Eulalio Ferrer est un républicain espagnol, natif de Santander, réfugié en 1940 au Mexique où il fit carrière et devint un grand publiciste reconnu aux Etats-Unis. Il raconta son passage dans les camps français de la Retirada par l’écriture d’un journal qui fut publié en France sous le titre Derrière les Barbelés chez L’interdisciplinaire, une maison d’édition de Limonest, en 1993. Suite…
15 août 1939.
Pour la section de la Compagnie de Travail dont Eulalio s’occupe, on lui demande de remplir de nouvelles rubriques: les armes dans lesquelles les hommes excellent… Pourquoi cela alors que leur travail consistera à manier la pelle et la pioche ? En ce qui le concerne, Eulalio laisse vide cette colonne car sa meilleure arme est le stylo !
Des personnes viennent lui demander d’adhérer aux Jeunesses Socialistes, ce qui signifie pour lui rompre définitivement avec les Jeunesses Socialistes Unifiées, devenues Jeunesses Communistes. Cela lui fait mal et est pour lui l’occasion d’écrire une longue dissertation sur son amour de la liberté et de la justice sociale, loin du dogmatisme marxiste. On ne connaît pas la réponse qu’il donna à ses amis.
La nouvelle alarme du camp pour annoncer les repas ressemble tant à celle qui, pendant la guerre, annonçait les bombardements que, dans un réflexe pavlovien, Eulalio comme d’autres se mettent à courir en l’entendant. Cette peur est augmentée par les bruits qui se répandent dans le camp selon lesquels la Wehrmacht se déploierait à la frontière de la Pologne.
Pour en revenir à la nourriture, elle s’est améliorée après les nombreuses protestations des détenus.
L’après-midi, Eulalio rend visite à un ami à l’hôpital pour lui porter les médicaments que sa famille lui a envoyés. On entend les lamentations des hommes qui courent d’un lit à l’autre. Ce sont les mutilés les plus sereins qui n’hésitent pas à se partager les objets que laissent ceux qui viennent à mourir. Celui qui crie le plus est un homme qui a chuté en voulant prendre une photo nocturne du camp depuis le crématoire et qui s’est fracturé membres et côtes. On pense qu’il n’en a plus pour très longtemps.

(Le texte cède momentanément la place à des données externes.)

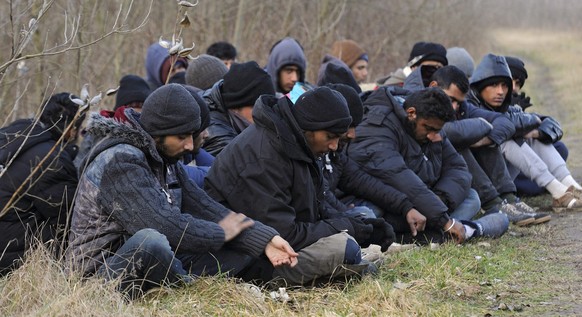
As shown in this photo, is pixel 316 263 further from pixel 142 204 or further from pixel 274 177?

En retournant au camp, Eulalio s’aperçoit qu’il y a de plus en plus de militaires autour de celui-ci, au « Lido ». Ce qui lui fait penser qu’il sera difficile de s’évader et de rejoindre Perpignan. Pourtant le projet n’est pas abandonné. Surtout que les départs pour les Amériques sont suspendus du fait du conflit entre les associations s’occupant des réfugiés, la SERE et la JARE.